The Étang de Balistra is in the commune of Bonifacio.
It is separated from the northwest angle of the Golfe de Sant Amanza by the Plage de Balistra, a beach.
It is fed by the Ruisseau de Francolu.
It lies between the T10 highway and the sea.
The lagoon has an area of 24.25 ha.
It has an average depth of 1.7 m and a greatest depth of 4 m.
There are some meadows with a few cows to the northwest of the lagoon, and a firing range belonging to the Bonifacio military legion to the south.
The lido (sand bar) is used by campers who access it from a track to the south of the lagoon.
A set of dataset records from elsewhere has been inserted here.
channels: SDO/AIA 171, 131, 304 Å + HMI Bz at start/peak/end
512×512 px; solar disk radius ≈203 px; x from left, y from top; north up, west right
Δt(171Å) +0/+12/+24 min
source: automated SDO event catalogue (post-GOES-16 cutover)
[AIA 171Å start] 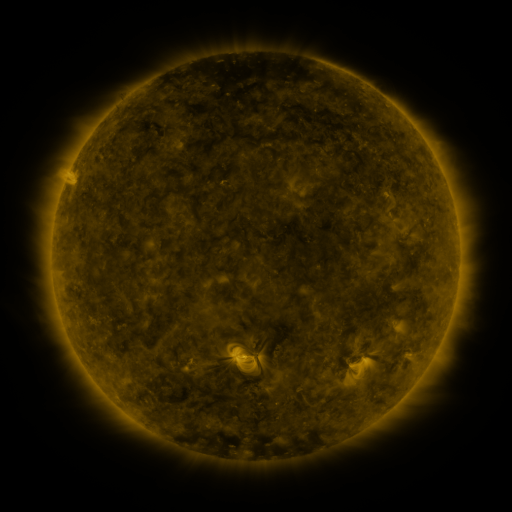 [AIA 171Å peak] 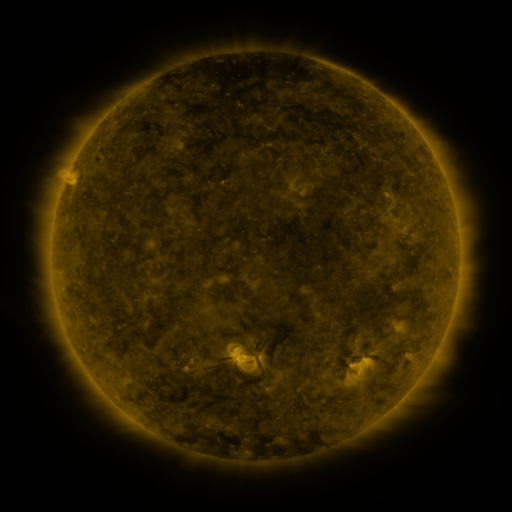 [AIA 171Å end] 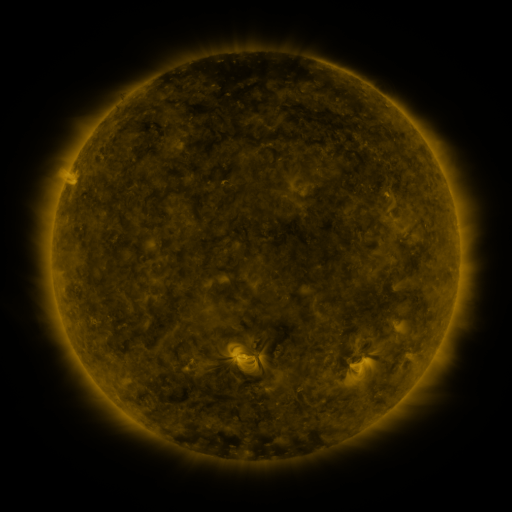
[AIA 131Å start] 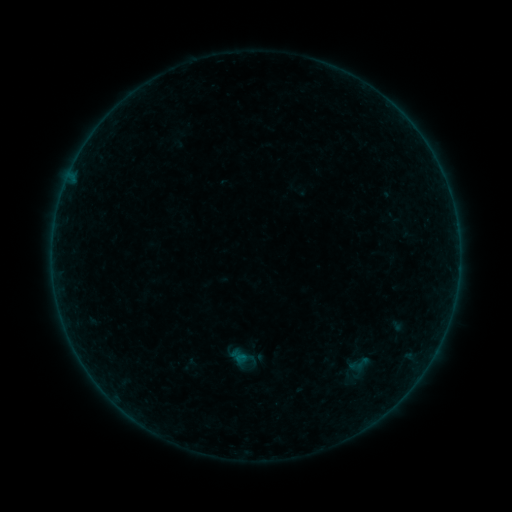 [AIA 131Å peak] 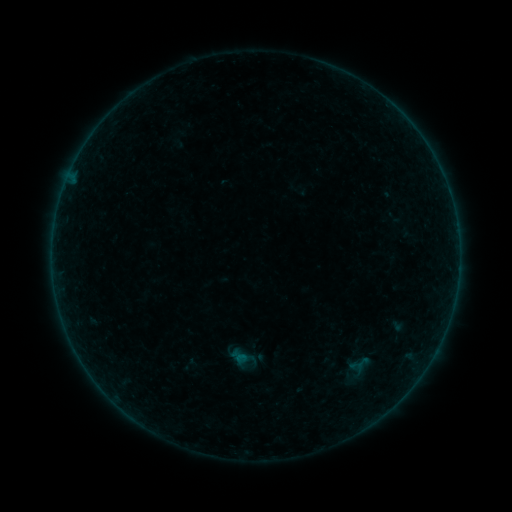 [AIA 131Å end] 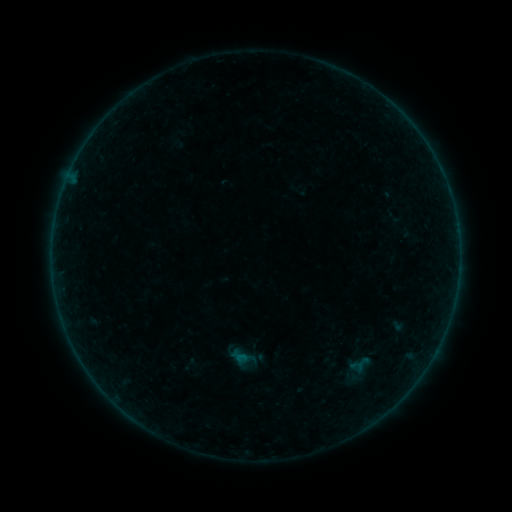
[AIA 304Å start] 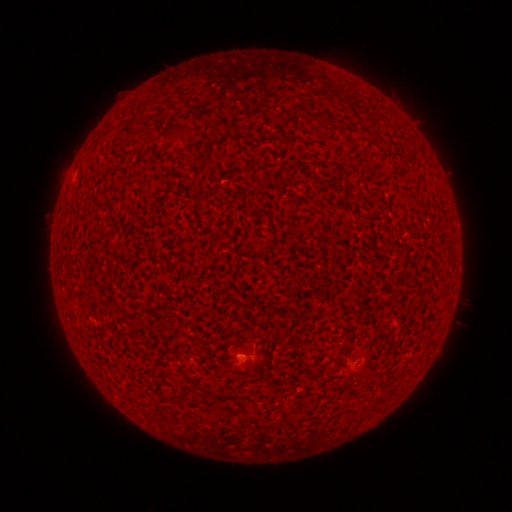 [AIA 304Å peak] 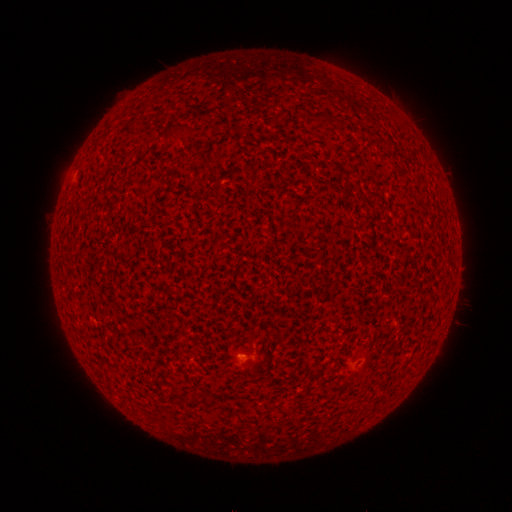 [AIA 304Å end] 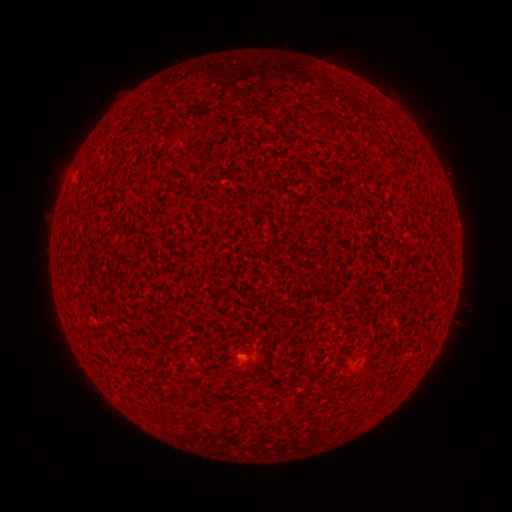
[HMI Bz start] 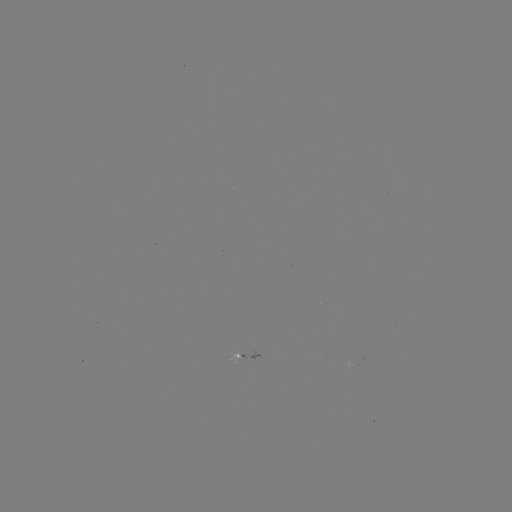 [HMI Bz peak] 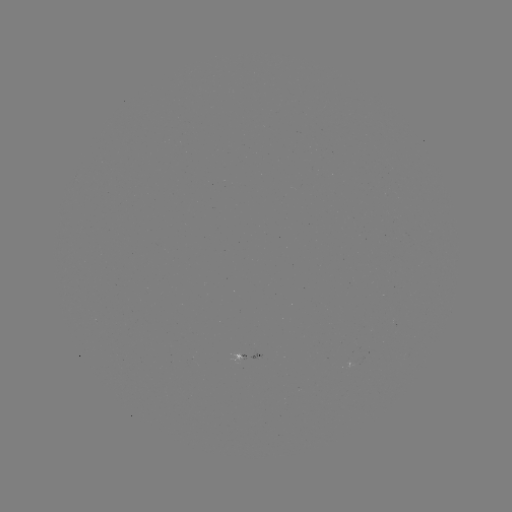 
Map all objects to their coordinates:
A3.0 flare: (243, 358)
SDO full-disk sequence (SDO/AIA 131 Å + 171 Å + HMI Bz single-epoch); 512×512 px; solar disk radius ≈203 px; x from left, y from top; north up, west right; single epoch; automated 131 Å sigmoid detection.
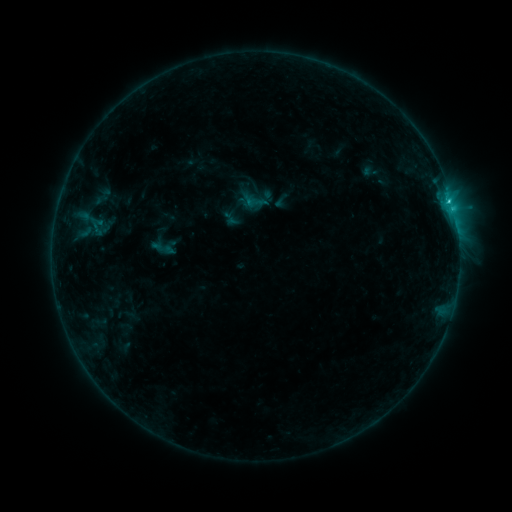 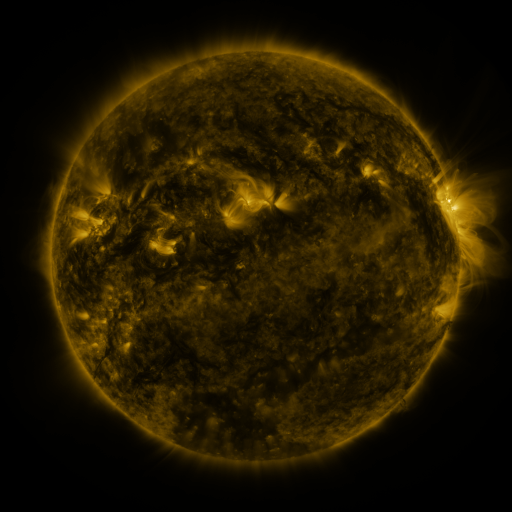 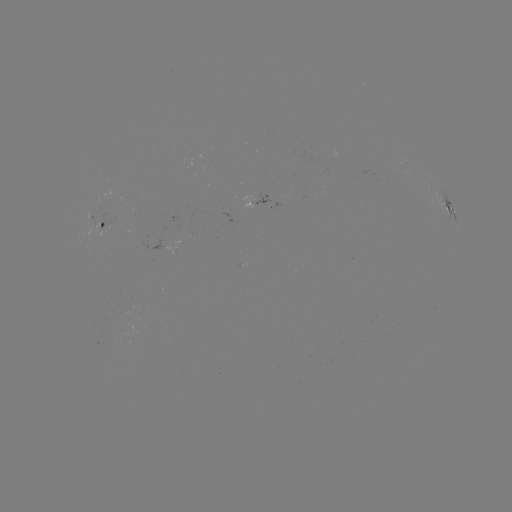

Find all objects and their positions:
sigmoid: (242, 189, 267, 214)
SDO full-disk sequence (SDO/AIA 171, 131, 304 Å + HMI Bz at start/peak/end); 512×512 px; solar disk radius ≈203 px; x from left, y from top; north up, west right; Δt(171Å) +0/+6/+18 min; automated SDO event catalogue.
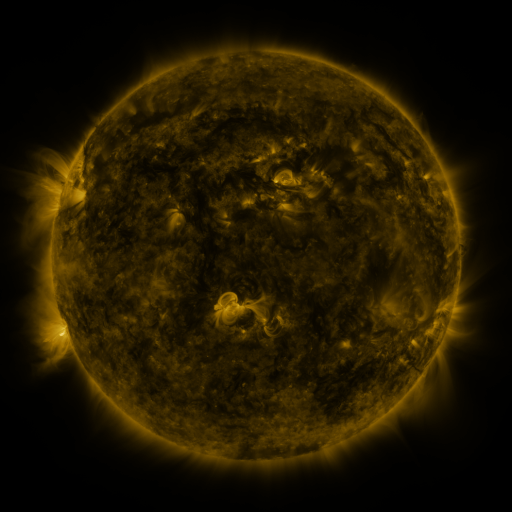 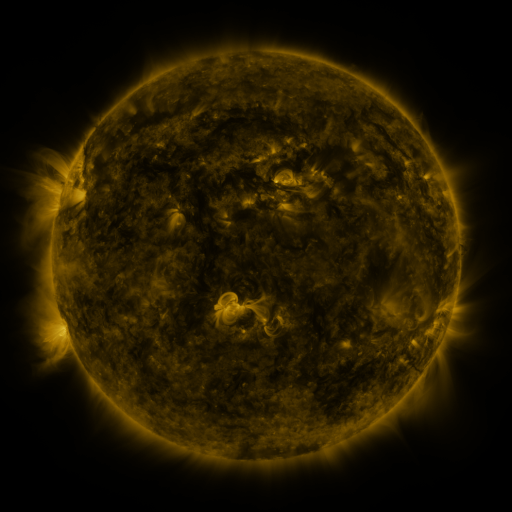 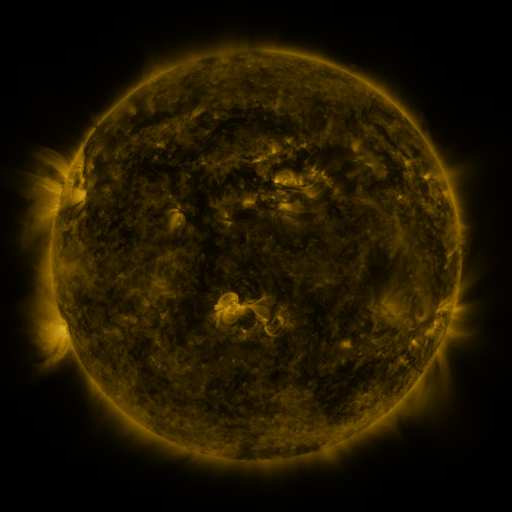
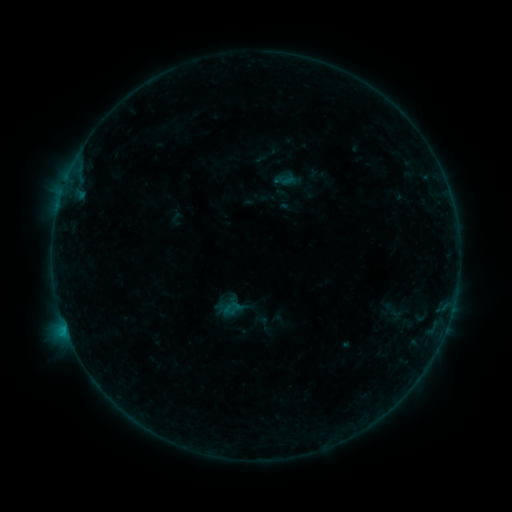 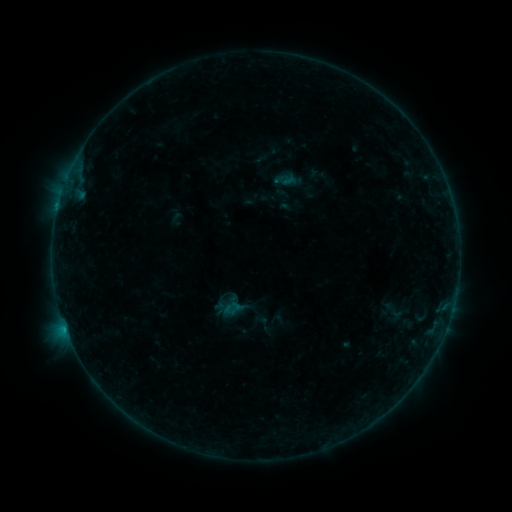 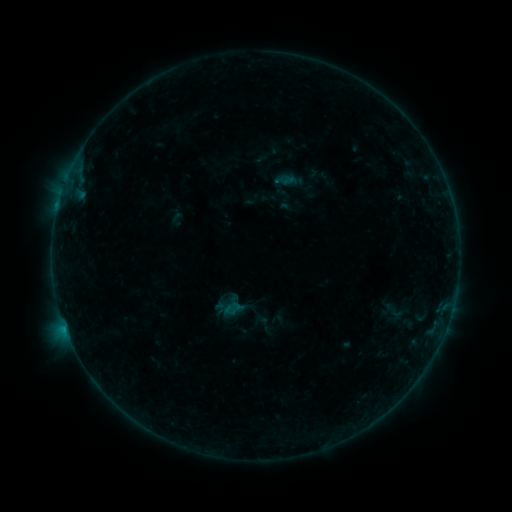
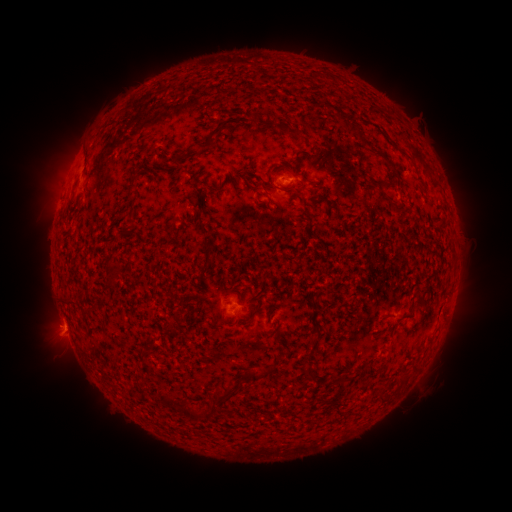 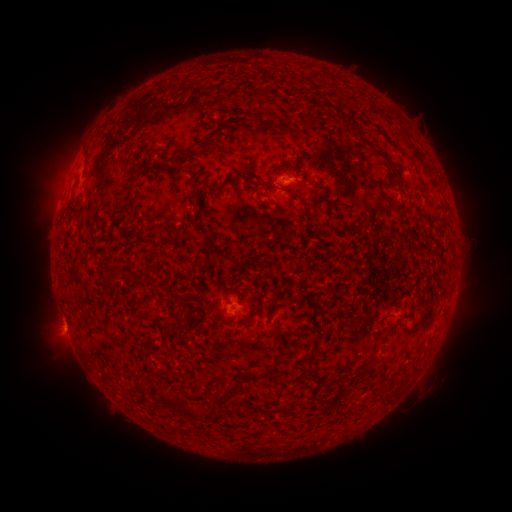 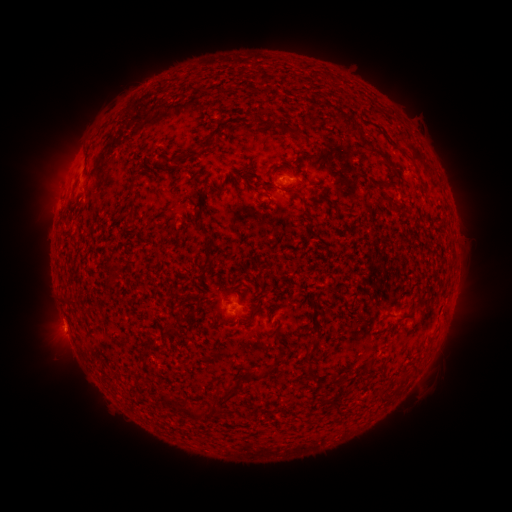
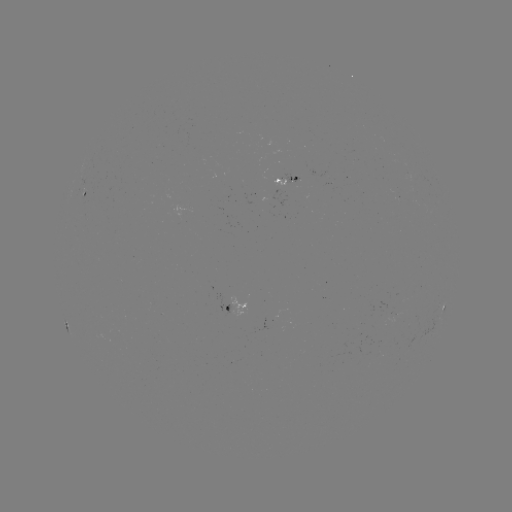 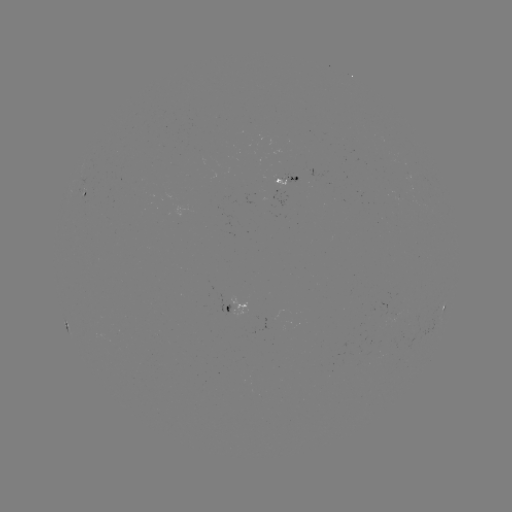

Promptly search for B3.9 flare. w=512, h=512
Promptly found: (58, 210).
The lagoon is privately owned, and the owners do not appear to manage it.

==Environment==

The pool is surrounded by maquis shrubland that descends to the edge of the water.
In some places there is a narrow belt of spiny rush (Juncus acutus), sea rush (Juncus maritimus) and wheatgrass (Agropyron) between the shrubs and the water, and in the small coves.
The open water is used by great cormorants and great crested grebes, and sometimes by diving ducks.
At the foot of the lagoon, where the Ruisseau de Francolo enters through a swamp, there is an extensive sansouire (salt-tolerant grasses) mixed with spiny rush and sea rush.
Shorebirds frequent this area.
The dune has tufts of quackgrass (Elymus repens) and rushes.
There is a reed bed north of the grau where the lagoon drains into the sea.